Chemin de la mangrove 4

José Le Moigne

Paris, 2012. Photo Francesca Palli.

La maquerelle de l’exposition coloniale

Au fond, cette Maryse, dit Rachel en abattant sur la table à la manière d’un joueur de dominos une photo la montrant dans la plénitude de ses 30 ans, un vrai cliché de cinéma semblant sortir du studio Harcourt, elle me sert de sonnette. Comme elle vient tous les matins, si j’ai eu, je ne sais pas, une crise cardiaque ou un truc comme ça, si je meurs dans la nuit, au moins suis-je assurée qu’on ne me retrouvera pas une semaine plus tard. C’est la vieillesse, la solitude et l’isolement. Je ne te souhaite pas de connaître ça un jour. C’était à Perpignan, en fin d’après-midi, dans le tranchant du contre-jour. À présent, c’est à nouveau la voix de Madiana qui retentit ferme et tonitruante dans le combiné.

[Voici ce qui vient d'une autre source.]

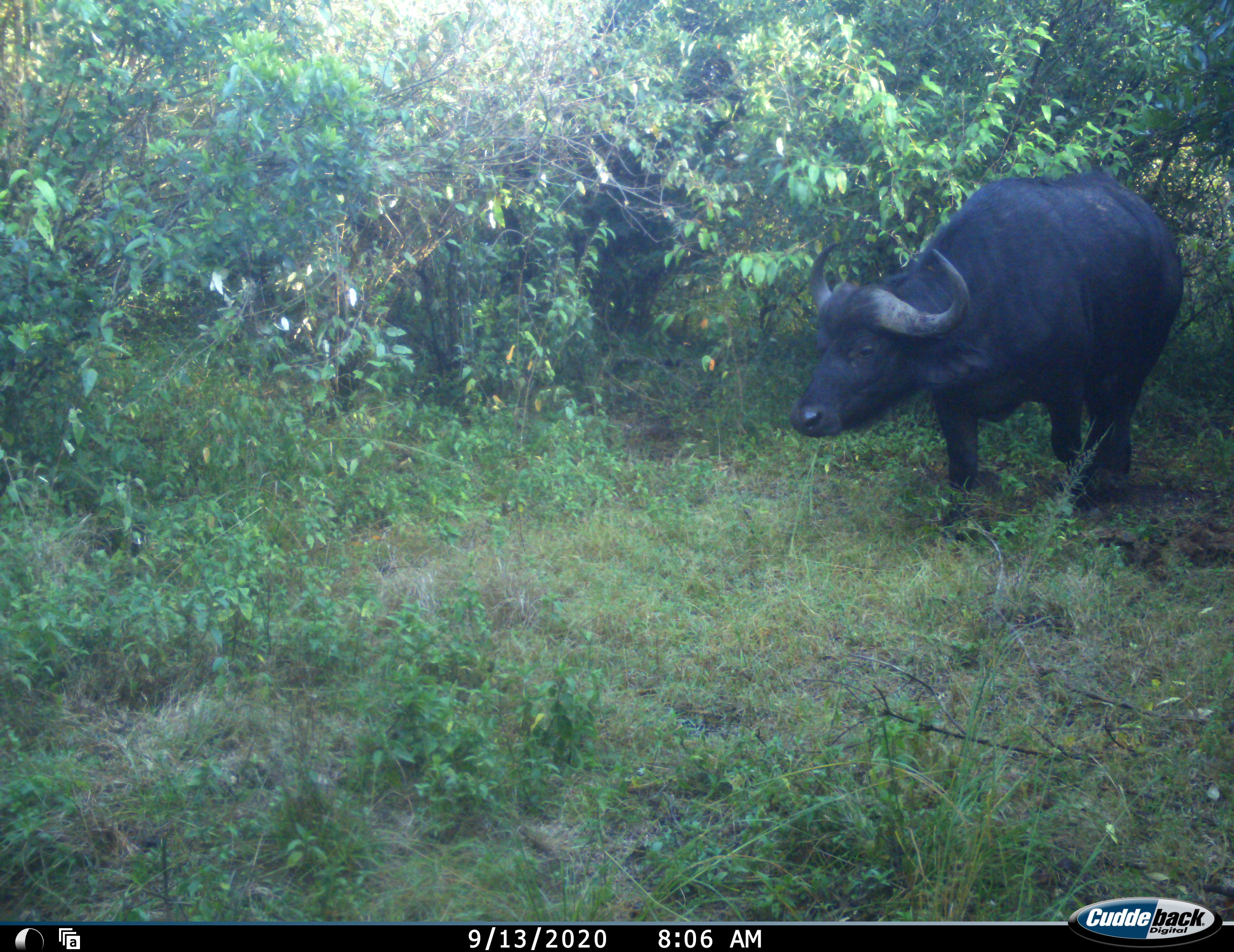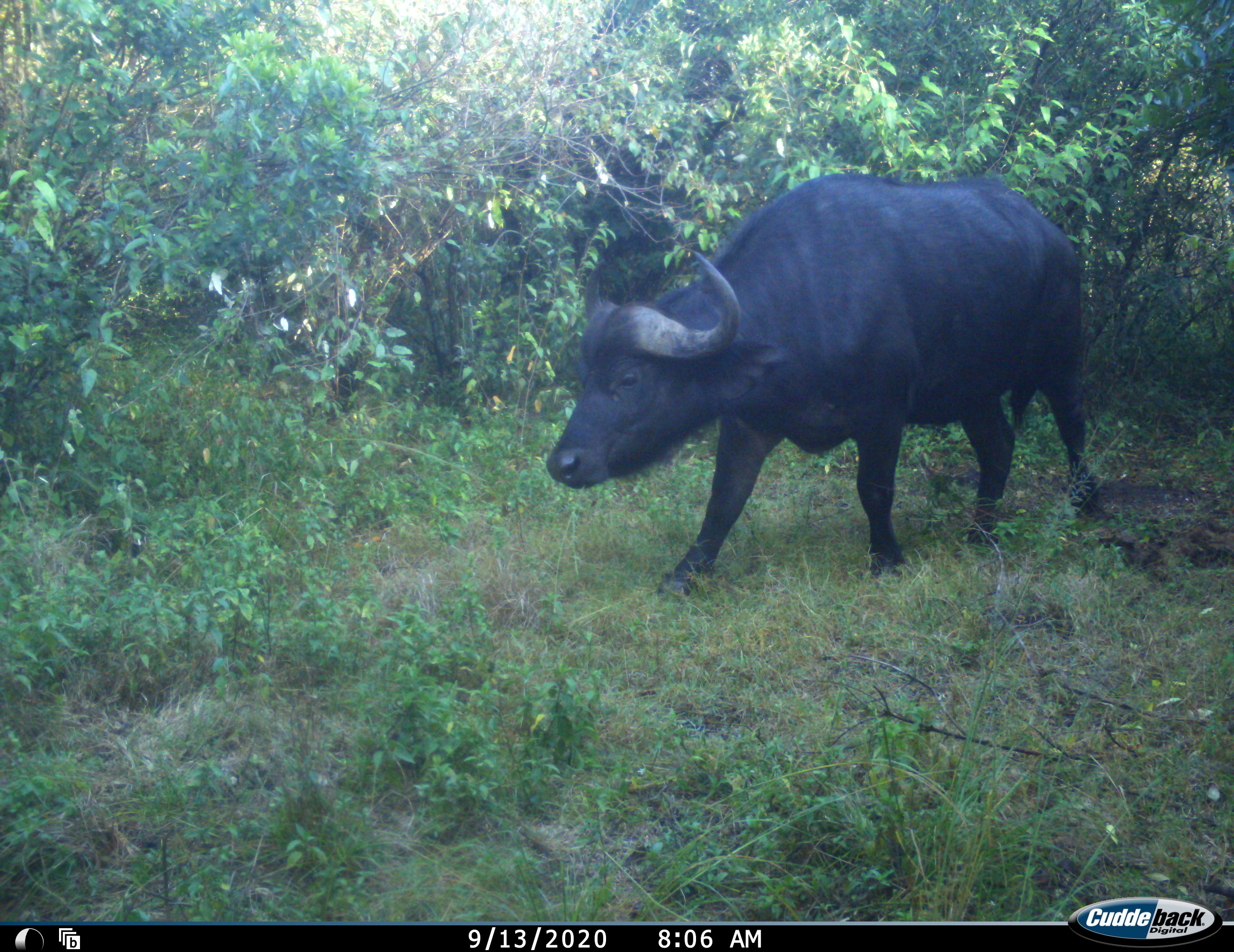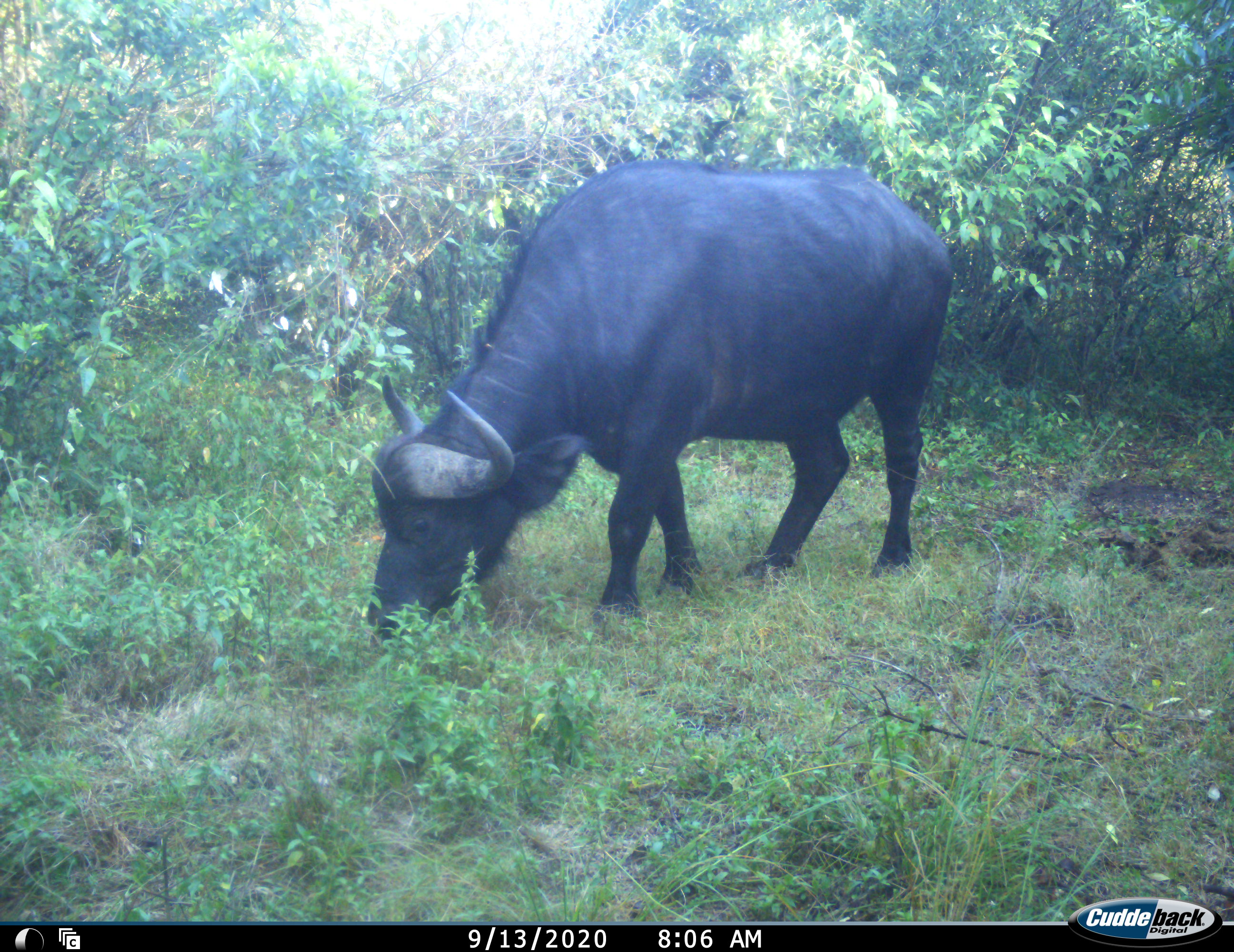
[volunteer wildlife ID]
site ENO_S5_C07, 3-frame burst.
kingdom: Animalia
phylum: Chordata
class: Mammalia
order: Artiodactyla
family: Bovidae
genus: Syncerus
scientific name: Syncerus caffer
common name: african buffalo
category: buffalo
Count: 1.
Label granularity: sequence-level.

Peut-être cela te semblera-t-il difficile à entendre, mais, une fois en Martinique, je ne pensais qu’à repartir. Il ne se passait rien, ni en bien ni en mal. En mai, Lindbergh avait vaincu l’Atlantique sur son petit avion et tout le monde, mon père, ma mère et ma famille en tête, ne parlait que de ça. C’était comme si la Martinique n’était pas une île à des milliers de kilomètres de sa métropole, mais un petit bout de terre hexagonale où Fort-de-France ne serait plus qu’à quelques heures de Paris. Foutaises. Toi et moi avons payé pour le savoir. L’exil, ce n’est pas une question de bateau ou d’avion. Quelle que soit la durée de la traversée, l’océan reste l’océan.

Bref, je bouillais d’impatience, j’avais une indigestion de Lindbergh et je rigolais jaune en entendant le nom Spirit of Saint-Louis prononcé à la créole. C’était aussi comique que Joséphine s’échinant à parler le français. J’avais besoin de retrouver mon Émilien. Depuis qu’il travaillait pour les marques de luxe, il se devait d’être présent dans les lieux de prestige que sont les grandes foires et les expositions et moi, galvanisée par mon expérience de Saint-Jean-Croix-de-vie, je savais que mon avenir n’était pas la couture, mais le commerce itinérant. Mes pérégrinations, mes succès comme mes échecs me menaient à cela. C’était ma vocation.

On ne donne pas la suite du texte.